══ ИЗВЛЕЧЁННЫЙ ТЕКСТ ══

Читать книгу «На память узелки. Рецензии, эссе, письма» онлайн полностью📖 — Ларисы Миллер — MyBook.
image

Запоздалый звонок2
(к 20-летию гибели Юрия Карабчиевского (14.10.1938 – 30.07.1992))

Юра, тебя очень не хватает сегодня. Как, впрочем, и вчера. Не хватает твоей честности, горячности, неравнодушия. Не хватает тебя, потому что сегодня огромный дефицит людей с низким болевым порогом, людей, способных боль других чувствовать так же остро, как свою собственную. Ты был болен и Сумгаитом, и Карабахом и Спитаком. Ты был ранен смертью А. Д. Сахарова. Это всё были события твоей личной жизни.

Ты впустил в себя так много чужой боли, что у тебя в те июльские дни двадцать лет назад, видимо, не хватило сил на свою собственную. И никого из друзей не оказалось рядом, чтобы подставить плечо. Никого не было в Москве: жара, лето. Вернувшись в Москву после отпуска, мы обнаружили в своём почтовом ящике множество твоих записок с одним словом: «Позвоните». Тебя уже не было в живых. Я тебе столько раз мысленно звонила с той поры. Мне столько надо было сказать тебе.

═══

ЗАДАЧА
Перепишите слово в слово отрывок из очерка памяти Юрия Карабчиевского: всё от «Юра, тебя очень» и ниже, вплоть до «твоей личной жизни.» включительно.

══ СПИСОК ДАННЫХ ══

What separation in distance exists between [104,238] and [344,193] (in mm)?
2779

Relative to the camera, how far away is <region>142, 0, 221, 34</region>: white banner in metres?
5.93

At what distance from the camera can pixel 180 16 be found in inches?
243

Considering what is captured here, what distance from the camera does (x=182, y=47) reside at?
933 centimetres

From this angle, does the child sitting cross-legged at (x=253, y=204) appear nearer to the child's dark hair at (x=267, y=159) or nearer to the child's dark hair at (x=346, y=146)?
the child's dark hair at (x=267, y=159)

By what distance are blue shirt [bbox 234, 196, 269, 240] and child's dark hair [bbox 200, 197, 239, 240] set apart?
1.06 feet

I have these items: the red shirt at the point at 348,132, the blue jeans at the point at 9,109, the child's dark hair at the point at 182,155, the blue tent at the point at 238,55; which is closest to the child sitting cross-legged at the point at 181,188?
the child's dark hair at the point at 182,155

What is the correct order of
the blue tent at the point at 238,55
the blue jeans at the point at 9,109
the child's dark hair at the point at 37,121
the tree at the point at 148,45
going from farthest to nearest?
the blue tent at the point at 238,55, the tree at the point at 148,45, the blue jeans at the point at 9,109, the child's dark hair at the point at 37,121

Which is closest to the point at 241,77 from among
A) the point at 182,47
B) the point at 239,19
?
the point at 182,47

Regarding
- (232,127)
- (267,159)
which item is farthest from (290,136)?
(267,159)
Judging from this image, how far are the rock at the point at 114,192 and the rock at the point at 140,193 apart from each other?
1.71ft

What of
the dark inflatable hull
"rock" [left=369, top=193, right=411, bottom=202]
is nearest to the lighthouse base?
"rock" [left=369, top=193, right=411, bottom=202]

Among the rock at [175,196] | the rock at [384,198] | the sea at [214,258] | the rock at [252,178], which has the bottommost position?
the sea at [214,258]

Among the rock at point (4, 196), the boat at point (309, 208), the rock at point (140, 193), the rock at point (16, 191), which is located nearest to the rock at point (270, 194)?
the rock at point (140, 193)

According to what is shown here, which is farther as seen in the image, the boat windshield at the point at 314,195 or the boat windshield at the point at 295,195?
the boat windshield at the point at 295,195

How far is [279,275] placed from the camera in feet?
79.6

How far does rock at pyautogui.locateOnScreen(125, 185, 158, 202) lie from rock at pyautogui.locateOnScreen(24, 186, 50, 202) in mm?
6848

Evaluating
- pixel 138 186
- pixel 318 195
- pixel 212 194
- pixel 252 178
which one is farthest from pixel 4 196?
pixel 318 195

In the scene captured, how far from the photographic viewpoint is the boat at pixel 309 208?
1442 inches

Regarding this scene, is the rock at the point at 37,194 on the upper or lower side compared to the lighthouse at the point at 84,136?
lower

═══

ОТВЕТ
Юра, тебя очень не хватает сегодня. Как, впрочем, и вчера. Не хватает твоей честности, горячности, неравнодушия. Не хватает тебя, потому что сегодня огромный дефицит людей с низким болевым порогом, людей, способных боль других чувствовать так же остро, как свою собственную. Ты был болен и Сумгаитом, и Карабахом и Спитаком. Ты был ранен смертью А. Д. Сахарова. Это всё были события твоей личной жизни.